Some people think that if you believe in science and not some diety-driven religion that you lack spirituality. I say that being spiritual and being religious are not the same thing. I've known some very religious people who don't appear to have a spiritual bone in their body. Alternatively, I've known some very spiritual people who won't have a bar of religion.

The thing I like about science is that is has the ability to change its mind. If a theory is proven wrong, it is proven wrong. Science is often critical of itself and challenges itself. What religion does that? I also like that science says, "I don't know but I'd like to find out." Science doesn't claim to have all the answers. Science sets out to answer those mysteries that are as yet unexplained, it doesn't lay the blame or the praise for the mystery on something even more mysterious.

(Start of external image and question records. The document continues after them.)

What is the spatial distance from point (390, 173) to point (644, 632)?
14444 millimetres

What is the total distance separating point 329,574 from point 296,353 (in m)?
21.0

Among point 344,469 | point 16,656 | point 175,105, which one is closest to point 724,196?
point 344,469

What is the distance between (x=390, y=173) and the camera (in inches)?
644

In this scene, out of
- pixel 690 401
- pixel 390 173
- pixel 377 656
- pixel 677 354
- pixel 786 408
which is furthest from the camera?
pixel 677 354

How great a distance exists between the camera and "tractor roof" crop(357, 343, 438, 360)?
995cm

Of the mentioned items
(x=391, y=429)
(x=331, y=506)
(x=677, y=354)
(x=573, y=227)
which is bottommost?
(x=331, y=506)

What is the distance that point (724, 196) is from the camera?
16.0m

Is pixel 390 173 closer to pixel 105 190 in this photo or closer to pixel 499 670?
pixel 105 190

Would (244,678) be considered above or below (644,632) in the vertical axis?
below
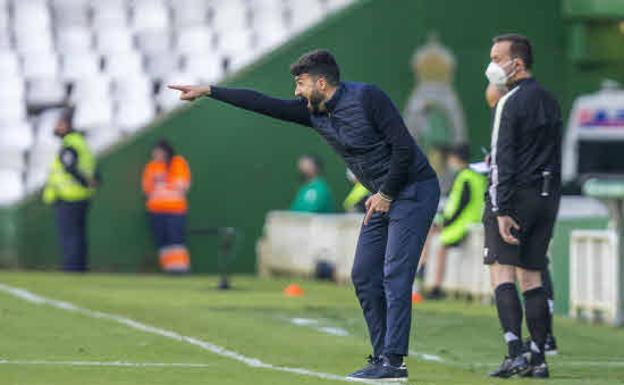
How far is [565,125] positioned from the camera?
30.1m

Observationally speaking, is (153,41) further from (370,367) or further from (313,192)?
(370,367)

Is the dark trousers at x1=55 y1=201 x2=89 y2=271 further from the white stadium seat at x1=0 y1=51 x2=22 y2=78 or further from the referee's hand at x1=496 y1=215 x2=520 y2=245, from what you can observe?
the referee's hand at x1=496 y1=215 x2=520 y2=245

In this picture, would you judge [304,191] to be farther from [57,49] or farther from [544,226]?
[544,226]

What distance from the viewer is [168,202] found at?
2689cm

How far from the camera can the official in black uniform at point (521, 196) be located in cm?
1191

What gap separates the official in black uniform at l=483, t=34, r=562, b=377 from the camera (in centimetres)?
1191

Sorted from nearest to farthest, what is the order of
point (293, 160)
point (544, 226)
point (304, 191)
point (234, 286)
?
point (544, 226)
point (234, 286)
point (304, 191)
point (293, 160)

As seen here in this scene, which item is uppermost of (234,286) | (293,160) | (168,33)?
(168,33)

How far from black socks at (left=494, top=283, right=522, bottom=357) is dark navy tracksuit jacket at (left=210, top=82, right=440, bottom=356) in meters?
0.72

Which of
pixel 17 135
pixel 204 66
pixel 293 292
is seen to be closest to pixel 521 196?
pixel 293 292

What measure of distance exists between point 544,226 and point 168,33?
A: 18.9 m

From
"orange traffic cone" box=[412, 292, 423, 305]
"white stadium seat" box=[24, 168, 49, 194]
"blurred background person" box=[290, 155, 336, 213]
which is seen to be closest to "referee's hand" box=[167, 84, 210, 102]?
"orange traffic cone" box=[412, 292, 423, 305]

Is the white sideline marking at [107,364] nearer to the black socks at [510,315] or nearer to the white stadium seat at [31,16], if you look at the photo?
the black socks at [510,315]

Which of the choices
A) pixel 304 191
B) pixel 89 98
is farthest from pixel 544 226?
pixel 89 98
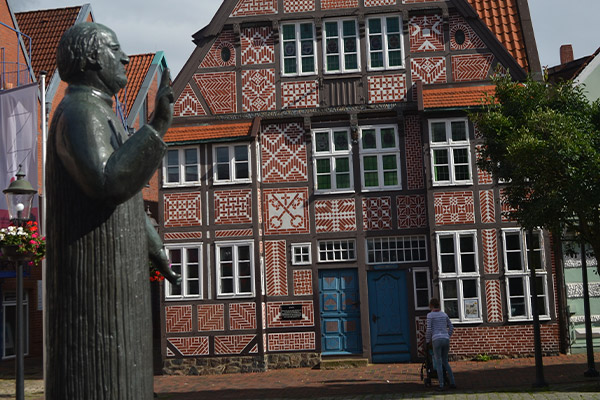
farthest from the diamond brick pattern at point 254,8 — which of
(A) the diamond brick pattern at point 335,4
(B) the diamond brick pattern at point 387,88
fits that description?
(B) the diamond brick pattern at point 387,88

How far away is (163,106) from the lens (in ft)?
9.20

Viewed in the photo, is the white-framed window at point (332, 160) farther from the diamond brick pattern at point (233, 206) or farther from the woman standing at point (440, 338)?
the woman standing at point (440, 338)

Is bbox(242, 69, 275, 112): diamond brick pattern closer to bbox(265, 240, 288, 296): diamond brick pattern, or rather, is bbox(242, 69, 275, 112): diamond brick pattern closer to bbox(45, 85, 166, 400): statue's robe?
bbox(265, 240, 288, 296): diamond brick pattern

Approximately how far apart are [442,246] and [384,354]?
10.6 feet

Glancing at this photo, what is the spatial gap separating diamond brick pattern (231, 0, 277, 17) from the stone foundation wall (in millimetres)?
9341

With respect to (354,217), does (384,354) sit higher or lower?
lower

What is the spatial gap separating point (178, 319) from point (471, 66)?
411 inches

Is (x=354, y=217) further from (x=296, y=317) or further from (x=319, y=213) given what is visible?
(x=296, y=317)

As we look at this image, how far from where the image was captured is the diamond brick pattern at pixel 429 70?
20.0m

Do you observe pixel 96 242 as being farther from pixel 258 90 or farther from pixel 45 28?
pixel 45 28

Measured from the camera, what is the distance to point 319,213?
1989cm

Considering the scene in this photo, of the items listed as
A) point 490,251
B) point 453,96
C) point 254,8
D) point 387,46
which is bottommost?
point 490,251

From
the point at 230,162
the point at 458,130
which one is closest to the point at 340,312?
the point at 230,162

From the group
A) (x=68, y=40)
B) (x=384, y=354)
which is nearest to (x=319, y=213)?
(x=384, y=354)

The thing I like best is that science doesn't even say it knows how the world began. It has a theory but it's just that, a theory, it might be wrong. I like the idea of the Big Bang Theory but really, it's a bit like believing in God and I'll tell you why: my first question to a scripture teacher was, "if God made everything, who made God?" I have the same question about the Big Bang Theory: where did the stuff which created the Big Bang come from? The only solice I have that science is where my heart lies is in the answers I got to each question. From my scripture teacher, on being confronted by this question from a 7 year old, I got, "He just is." From science, being constantly confronted by this question, I get, "No-one knows."

I want my son to have the same curiosity that I have. I want him to question things and not accept things blindly. I want him to be open to all the possibilities and not closed minded. Most of all, I want him to know that no matter what his choice of belief, I will always love him ... unless it's scientology.